Vincent, Reed Talk Poetry at Pegasus

By Ken Bullock, Special to the Planet
Tuesday November 27, 2007

Poets Stephen Vincent (author of the newly published Junction Press collection, Walking Theory) and Pat Reed, both Bay Area poets noted for close observation of landscapes, will read 7:30 p.m. Thursday at Pegasus Books, at 2349 Shattuck Ave. 

Vincent is a native of Richmond, and, excepting two years as a Peace Corps volunteer, lecturing at the University of Nigeria-Nsukka, a lifelong Bay Area resident. He lives in San Francisco. A founding coordinator of California Poetry-in-the-Schools, Vincent lectures at the SF Art Institute and teaches creative writing at the Fromm Institute for Lifelong Learning. He leads a walking and writing workshop for Stanford’s Continuing Studies Program.  
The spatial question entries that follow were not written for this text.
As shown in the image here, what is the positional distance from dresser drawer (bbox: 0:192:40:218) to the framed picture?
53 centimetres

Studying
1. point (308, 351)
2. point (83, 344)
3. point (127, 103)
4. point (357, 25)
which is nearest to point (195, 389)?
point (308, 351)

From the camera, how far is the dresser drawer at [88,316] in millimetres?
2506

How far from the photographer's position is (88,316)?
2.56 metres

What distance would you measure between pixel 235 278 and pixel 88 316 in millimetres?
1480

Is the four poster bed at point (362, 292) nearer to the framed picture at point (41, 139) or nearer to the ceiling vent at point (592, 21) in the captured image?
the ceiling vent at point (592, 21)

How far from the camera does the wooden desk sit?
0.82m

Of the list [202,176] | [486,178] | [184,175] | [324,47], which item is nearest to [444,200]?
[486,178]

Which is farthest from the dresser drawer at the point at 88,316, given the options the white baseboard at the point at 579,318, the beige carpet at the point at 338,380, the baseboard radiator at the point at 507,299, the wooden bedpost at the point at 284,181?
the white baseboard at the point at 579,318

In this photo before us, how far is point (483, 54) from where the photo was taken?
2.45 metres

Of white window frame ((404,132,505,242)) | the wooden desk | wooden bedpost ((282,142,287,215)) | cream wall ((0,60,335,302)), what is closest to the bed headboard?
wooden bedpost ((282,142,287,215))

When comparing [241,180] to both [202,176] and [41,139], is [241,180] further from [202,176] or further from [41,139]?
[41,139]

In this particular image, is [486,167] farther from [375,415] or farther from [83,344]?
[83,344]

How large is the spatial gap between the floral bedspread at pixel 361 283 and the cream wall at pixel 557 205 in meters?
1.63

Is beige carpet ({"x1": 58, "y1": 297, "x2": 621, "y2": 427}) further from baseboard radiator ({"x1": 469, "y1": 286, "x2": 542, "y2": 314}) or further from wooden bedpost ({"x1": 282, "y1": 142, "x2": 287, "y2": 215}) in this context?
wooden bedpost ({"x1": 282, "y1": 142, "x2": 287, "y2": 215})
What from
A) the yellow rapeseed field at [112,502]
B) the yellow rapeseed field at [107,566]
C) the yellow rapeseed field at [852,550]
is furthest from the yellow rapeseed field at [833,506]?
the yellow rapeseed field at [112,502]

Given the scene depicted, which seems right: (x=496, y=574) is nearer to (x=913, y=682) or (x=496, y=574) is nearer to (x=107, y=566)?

Vincent is the founder and publisher of Momo’s Press and is director of arts for book publisher Bedford Arts. His other titles include Walking (also from Junction Press), Towards Spicer (Cherry on the Top Press) and Sleeping With Sappho (faux ebooks). 

Vincent’s new collection alternates between observations and ruminations of what he sees on his walks, and elegies, especially for his father and his brother, but also for friends and for jazz musician Steve Lacy: “no one ever said the roll/would stop rolling ... / ... we strange ones, so familiar.” 

Repetition and restatement weave together the strands of immediate experience with loss and reflections on language. Poet Beverly Dahlen noted: “[Walking Theory] enhances the ancient association of the foot as measure of the poetic line ... measure becomes metaphor: ‘ ... foot ever to the ground, image by image, / thought by thought, word by word ...’.”  

A whimsical quality also enters in: “Leave a spiral jetty on the hill/little stone by little stone. / vary the color—dark to bright— / say hello, say good-bye.”  

Or, more abstruse: “Falling in love with Aphasia: / ( ) / Will you be mine? / Will you not say a thing? / Breathe on me.”  

Pat Reed was born “under the landing patterns of LAX,” and “grew up with her feet in the Pacific Ocean.”  

After years of “practicing violin ... in a walk-in closet,” she discovered poetry at 19, and moved from Southern California to the Bay Area about 25 years ago.  

She’s studied literature at UC Berkeley, surfed, played fiddle and practiced Soto Zen at Green Gulch Ranch in Marin and at the Berkeley Zen Center. She lives in Oakland, where she’s taught—and written about teaching-—South-East Asian immigrants over about a decade.  

She teaches at Cal State Hayward.  

Her poems often read as quick, sometimes humorous glimpses of nature, with a sense of the gaze that’s perceiving: “Aspen / flip’t the sun- / light /and the speckled deer / bound at me / blink’t big eye / lifted an ear / swiveled its head / & tore at the / thorny berry.” 

The series at Pegasus has featured notable internationally known poets, such as Nathaniel Tarn, as well as local writers. Schedules and info can be found at: pegasusbookstore.com. Clay Banes, series programmer, posts a blog, “eyeball hatred.” 

Owen Hill, who organizes readings at Moe’s Books on Telegraph Avenue, commented, “Clay really knows what he’s doing, and has been programming a good series, though it’s been a little under the radar. I hope it gets more recognition.”